Retype every line of the records below without changing anything.

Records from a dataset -
^^^^^^^^
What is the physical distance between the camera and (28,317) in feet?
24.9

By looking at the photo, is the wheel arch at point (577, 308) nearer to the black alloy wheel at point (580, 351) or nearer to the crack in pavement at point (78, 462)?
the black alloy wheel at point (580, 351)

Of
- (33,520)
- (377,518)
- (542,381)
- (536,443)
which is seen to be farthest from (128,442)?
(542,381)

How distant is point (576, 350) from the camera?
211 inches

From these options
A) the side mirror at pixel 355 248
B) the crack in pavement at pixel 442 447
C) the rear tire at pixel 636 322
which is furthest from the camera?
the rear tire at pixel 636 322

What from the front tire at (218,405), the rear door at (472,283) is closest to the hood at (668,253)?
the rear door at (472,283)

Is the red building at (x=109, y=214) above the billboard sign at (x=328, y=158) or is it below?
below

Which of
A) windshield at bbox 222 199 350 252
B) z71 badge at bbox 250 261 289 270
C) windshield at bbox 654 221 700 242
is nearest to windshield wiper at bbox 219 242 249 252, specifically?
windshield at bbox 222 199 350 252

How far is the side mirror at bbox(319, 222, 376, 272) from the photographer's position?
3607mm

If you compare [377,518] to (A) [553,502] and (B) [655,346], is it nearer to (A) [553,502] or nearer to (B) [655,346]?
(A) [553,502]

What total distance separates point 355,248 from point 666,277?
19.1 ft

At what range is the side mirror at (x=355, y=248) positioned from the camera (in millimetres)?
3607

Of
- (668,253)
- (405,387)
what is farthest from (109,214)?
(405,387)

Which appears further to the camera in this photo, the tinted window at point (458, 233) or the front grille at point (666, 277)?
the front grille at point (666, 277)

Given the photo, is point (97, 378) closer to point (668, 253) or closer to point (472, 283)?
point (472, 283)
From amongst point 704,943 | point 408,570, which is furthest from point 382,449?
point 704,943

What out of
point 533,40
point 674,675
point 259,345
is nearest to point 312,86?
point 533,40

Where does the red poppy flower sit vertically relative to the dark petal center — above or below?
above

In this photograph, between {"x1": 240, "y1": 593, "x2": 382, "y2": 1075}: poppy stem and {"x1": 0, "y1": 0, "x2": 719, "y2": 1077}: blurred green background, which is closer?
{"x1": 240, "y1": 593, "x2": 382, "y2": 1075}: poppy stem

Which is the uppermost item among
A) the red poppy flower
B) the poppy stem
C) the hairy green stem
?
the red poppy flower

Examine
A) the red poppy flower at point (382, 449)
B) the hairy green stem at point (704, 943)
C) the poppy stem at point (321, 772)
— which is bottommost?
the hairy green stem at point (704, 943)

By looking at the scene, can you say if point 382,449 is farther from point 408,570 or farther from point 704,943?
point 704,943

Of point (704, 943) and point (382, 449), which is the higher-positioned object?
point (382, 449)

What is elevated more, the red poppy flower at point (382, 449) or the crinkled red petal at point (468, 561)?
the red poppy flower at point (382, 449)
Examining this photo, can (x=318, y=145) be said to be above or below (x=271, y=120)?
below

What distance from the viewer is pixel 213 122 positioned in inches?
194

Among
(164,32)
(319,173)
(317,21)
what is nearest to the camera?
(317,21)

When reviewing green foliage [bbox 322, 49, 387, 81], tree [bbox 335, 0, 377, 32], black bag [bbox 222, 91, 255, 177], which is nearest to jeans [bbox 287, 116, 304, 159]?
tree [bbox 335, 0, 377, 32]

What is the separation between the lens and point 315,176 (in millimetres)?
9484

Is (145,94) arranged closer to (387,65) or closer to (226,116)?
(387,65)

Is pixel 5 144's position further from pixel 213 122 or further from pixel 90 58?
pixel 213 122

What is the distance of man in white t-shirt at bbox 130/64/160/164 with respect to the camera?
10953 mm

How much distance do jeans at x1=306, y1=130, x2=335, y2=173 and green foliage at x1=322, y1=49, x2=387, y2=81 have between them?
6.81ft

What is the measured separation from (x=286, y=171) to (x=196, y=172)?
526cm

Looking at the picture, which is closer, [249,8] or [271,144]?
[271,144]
^^^^^^^^
WRITTEN ANSWER -
What is the physical distance between the camera and (28,317) in feet?
24.9

By looking at the photo, is the wheel arch at point (577, 308) nearer to the black alloy wheel at point (580, 351) or nearer to the crack in pavement at point (78, 462)?
the black alloy wheel at point (580, 351)

Of
- (33,520)
- (377,518)
- (542,381)
- (536,443)
which is seen to be farthest from (128,442)?
(542,381)

How distant is point (576, 350) from the camera?
211 inches

From these options
A) the side mirror at pixel 355 248
B) the crack in pavement at pixel 442 447
C) the rear tire at pixel 636 322
which is furthest from the camera?
the rear tire at pixel 636 322

What from the front tire at (218,405), the rear door at (472,283) is closest to the hood at (668,253)?
the rear door at (472,283)

Is the red building at (x=109, y=214) above the billboard sign at (x=328, y=158) or is it below?
below

Which of
A) windshield at bbox 222 199 350 252
B) z71 badge at bbox 250 261 289 270
C) windshield at bbox 654 221 700 242
is nearest to windshield wiper at bbox 219 242 249 252, specifically?
windshield at bbox 222 199 350 252

How far is the side mirror at bbox(319, 222, 376, 272) from the photographer's position?
3607mm

If you compare [377,518] to (A) [553,502] and (B) [655,346], is it nearer to (A) [553,502] or nearer to (B) [655,346]?
(A) [553,502]

What total distance separates point 355,248 from point 666,277?
19.1 ft

At what range is the side mirror at (x=355, y=248) positioned from the camera (in millimetres)?
3607

Of
- (668,253)
- (405,387)
what is farthest from (109,214)?
(405,387)

Which appears further to the camera in this photo, the tinted window at point (458, 233) or the front grille at point (666, 277)?
the front grille at point (666, 277)

Given the photo, is point (97, 378) closer to point (668, 253) or closer to point (472, 283)?
point (472, 283)
From amongst point 704,943 | point 408,570, which is furthest from point 382,449?
point 704,943

What out of
point 533,40
point 674,675
point 259,345
is nearest to point 312,86?
point 533,40

Where does the red poppy flower sit vertically relative to the dark petal center — above or below?
above

In this photograph, between {"x1": 240, "y1": 593, "x2": 382, "y2": 1075}: poppy stem and {"x1": 0, "y1": 0, "x2": 719, "y2": 1077}: blurred green background, which is closer?
{"x1": 240, "y1": 593, "x2": 382, "y2": 1075}: poppy stem

Which is the uppermost item among
A) the red poppy flower
B) the poppy stem
C) the hairy green stem
?
the red poppy flower

Examine
A) the red poppy flower at point (382, 449)
B) the hairy green stem at point (704, 943)
C) the poppy stem at point (321, 772)
— which is bottommost?
the hairy green stem at point (704, 943)

By looking at the scene, can you say if point 382,449 is farther from point 408,570 or farther from point 704,943?
point 704,943

Of point (704, 943) and point (382, 449), which is the higher-positioned object?
point (382, 449)

What is elevated more, the red poppy flower at point (382, 449) or the crinkled red petal at point (468, 561)?
the red poppy flower at point (382, 449)
Examining this photo, can (x=318, y=145) be said to be above or below (x=271, y=120)?
below

What distance from the viewer is pixel 213 122 positioned in inches?
194

Among
(164,32)
(319,173)
(317,21)
what is nearest to the camera?
(317,21)

When reviewing green foliage [bbox 322, 49, 387, 81], tree [bbox 335, 0, 377, 32], black bag [bbox 222, 91, 255, 177], which is nearest to jeans [bbox 287, 116, 304, 159]?
tree [bbox 335, 0, 377, 32]

What is the separation between the lens and point 315,176 (in millimetres)?
9484

Is (145,94) arranged closer to (387,65) or closer to (226,116)?
(387,65)

Is pixel 5 144's position further from pixel 213 122 or further from pixel 90 58?
pixel 213 122

What is the distance of man in white t-shirt at bbox 130/64/160/164 with respect to the camera?
10953 mm

How much distance do jeans at x1=306, y1=130, x2=335, y2=173 and green foliage at x1=322, y1=49, x2=387, y2=81 have between them?
6.81ft

What is the measured separation from (x=286, y=171) to (x=196, y=172)?
526cm

Looking at the picture, which is closer, [249,8] or [271,144]?
[271,144]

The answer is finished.